Scalable Skeletal Escalator

Scalable Skeletal Escalator is an experimental live art work at Kunsthalle Zürich, conceived by Isabel Lewis (Faculty Berlin ’19), in the form of a holobiont, a multi-organismic assemblage, like the human body itself, shuddering and shaking into being.

The work moves through four levels of Löwenbräukunst, where Kunsthalle Zürich is located, questioning how might a dancer pause – or interrupt – the history of how we conceive of and live our embodiment?

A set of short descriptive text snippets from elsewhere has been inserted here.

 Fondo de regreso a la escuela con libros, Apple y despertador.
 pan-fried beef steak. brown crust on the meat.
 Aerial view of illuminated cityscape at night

Scalable Skeletal Escalator. Photo by Annik Wetter

Scalable Skeletal Escalator is a live art work and a shared research site, within which the complexity of the concept of the body and its history is parsed. The exhibition space offers a field for experimentation, reflection, speculation and transformation of the body. Dancers are present every day of the exhibition. This mode of exhibition-making draws inspiration from evolutionary biologist Dr. Lynn Margulis’ emphasis on cooperative and symbiotic relationships between species as the driving force of evolution. The themes of the work are continuous with its form reflecting on potential human futures. Continuing in the vein of Isabel Lewis’ practice of questioning the disembodied thought systems of the West which deny the body of «livingness» in the deadlock of idealism/materialism, this work invites collaborators and visitors on a participatory epistemological quest to re(dis)cover the body by rehabilitating our human sensorium in order that we might enhance living rather than alienate ourselves from life.

Information:

24 September – 8 November 2020
Full programme, including talks with Isabel here.

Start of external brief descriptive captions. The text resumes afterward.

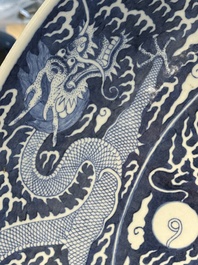 A massive Chinese blue and white reverse-decorated  'dragon' charger with bronze mounts, Chuxiu Gong Zhi mark, Guangxu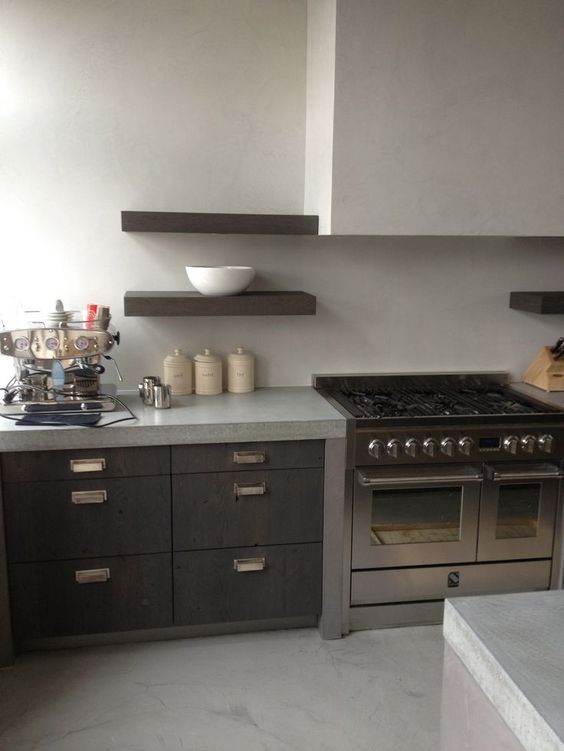 light-colored creamy concrete countertops and a backsplash for a contrast with dark stained cabinets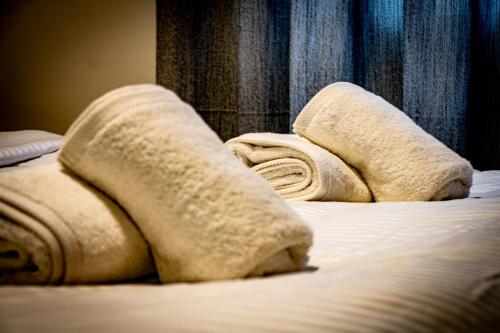 a bed with two towels on top of it at Marathon Coastal House in Marathon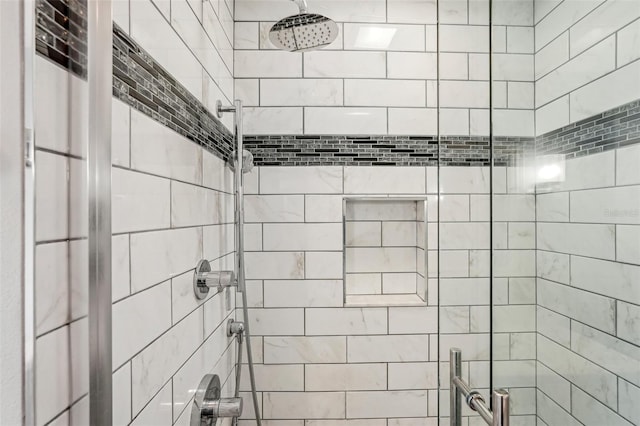 bathroom featuring a shower with shower door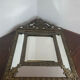 Mirror with brass repoussé frame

Scalable Skeletal Escalator
Kunsthalle Zürich
Limmatstrasse 270,
8005 Zürich

Opening hours:
Tuesday–Sunday 11am–6pm, Thursday 11am–8pm
Closed Monday

About Isabel Lewis

Isabel Lewis (b.1981, Santo Domingo, Dominican Republic) is a Berlin-based artist whose career began in the context of contemporary dance. An erstwhile resident of New York, her dance works have been shown at The Kitchen, Dance Theater Workshop, New Museum Movement Research at Judson Church, Dancespace Project at St. Mark’s Church, PS 122 and Dia Foundation among others.

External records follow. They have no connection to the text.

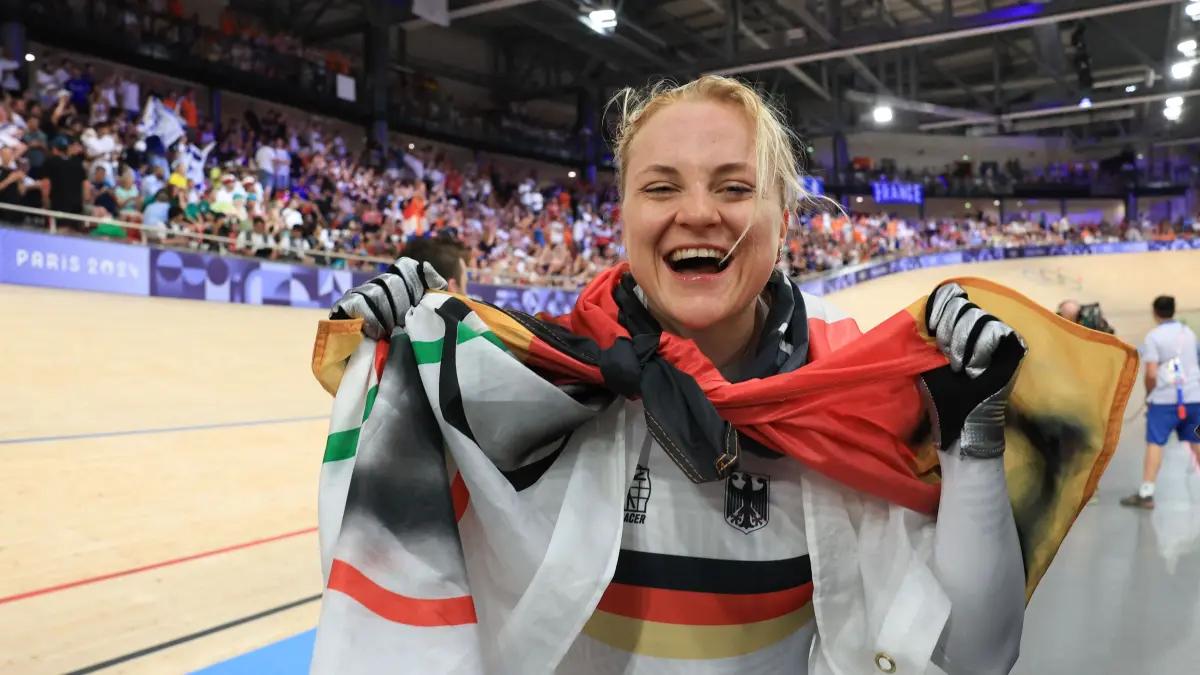 Germany's Lea Sophie Friedrich celebrates taking second place silver medal afer the women's track cycling sprint final race 2 for gold of the Paris 2024 Olympic Games at the Saint-Quentin-en-Yvelines National Velodrome in Montigny-le-Bretonneux, south-west of Paris, on August 11, 2024. (Photo by Emmanuel DUNAND / AFP)
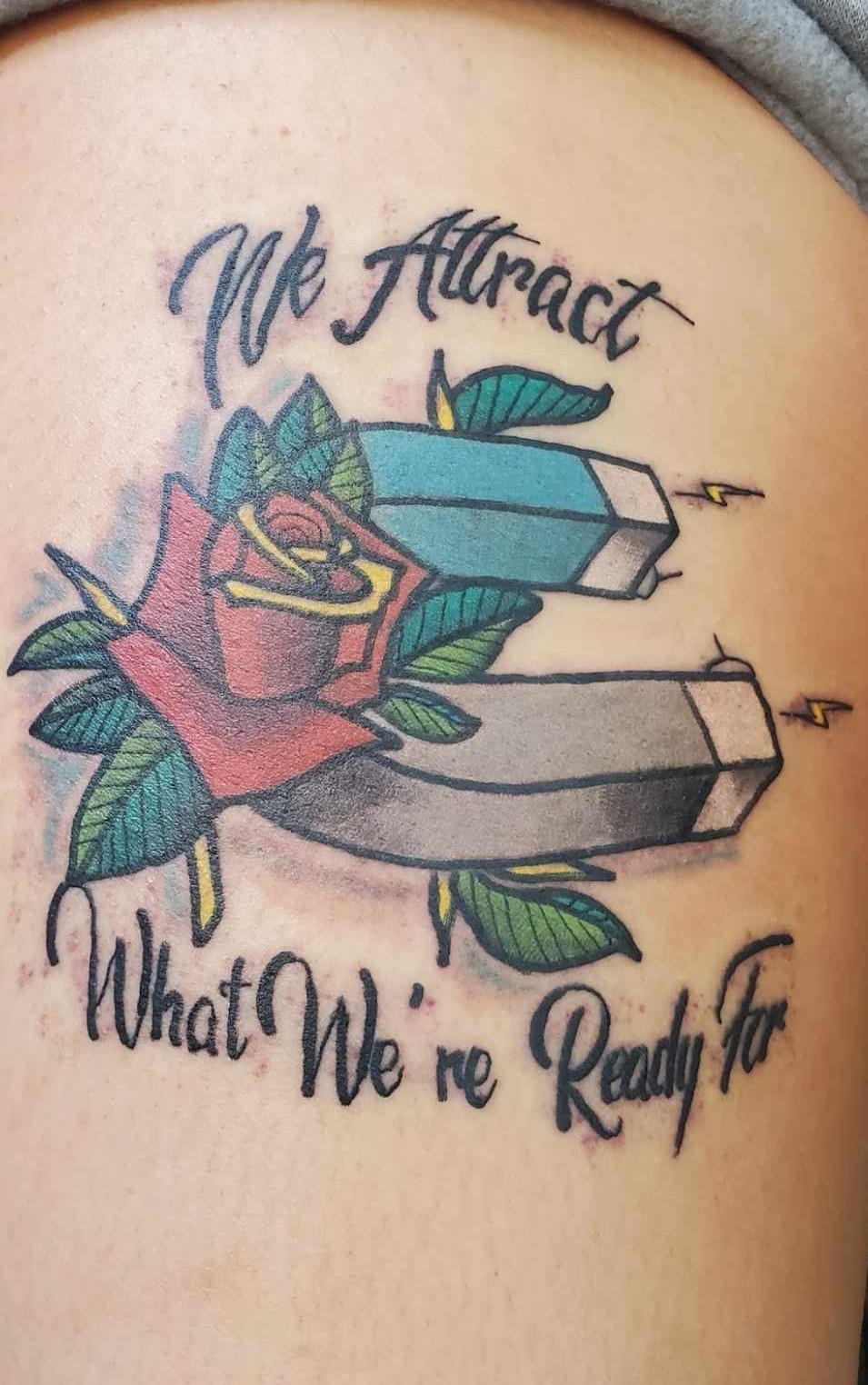 We attract what we're ready for lettering tattoo at Darkstar Tattoo Riverside CA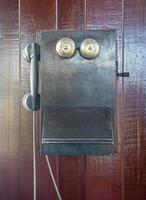 Antique old telephone hang on wooden wall photo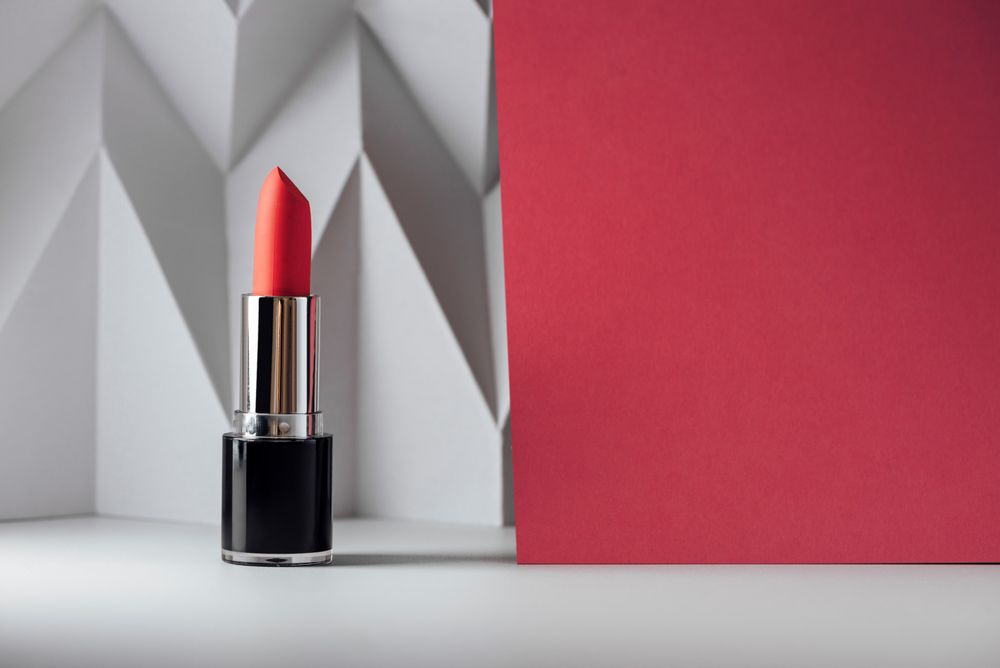 Pink lipstick on raised chevron. Product and make up contemporary concept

In recent years her works have broken with the limitations of a single mode of presentation and are hybrid forms involving lecture, movement, music, food, smell and more. These have been experienced at venues and events including the Centre d’Art Contemporain Genève, Liverpool Biennial, the Institute of Contemporary Arts London (ICA), Fondazione Sandretto Re Rebaudengo Turin, Tanz im August, Berlin, Göteborg International Biennial for Contemporary Art, Palais de Tokyo, Tate Modern London, Ming Contemporary Art Museum Shanghai, Gropius Bau, Berlin, Schirn Kunsthalle, Frankfurt, and Philadelphia Art Alliance. Lewis’ practice includes long-standing collaborations with smell researcher and artist Sissel Tolaas, Berlin-based musical entity LABOUR, painter and ceramicist Matthew Lutz-Kinoy, visual artist Dirk Bell, theorist and classics scholar Brooke Holmes and Juan Chacón of the architecture collective Zuloark.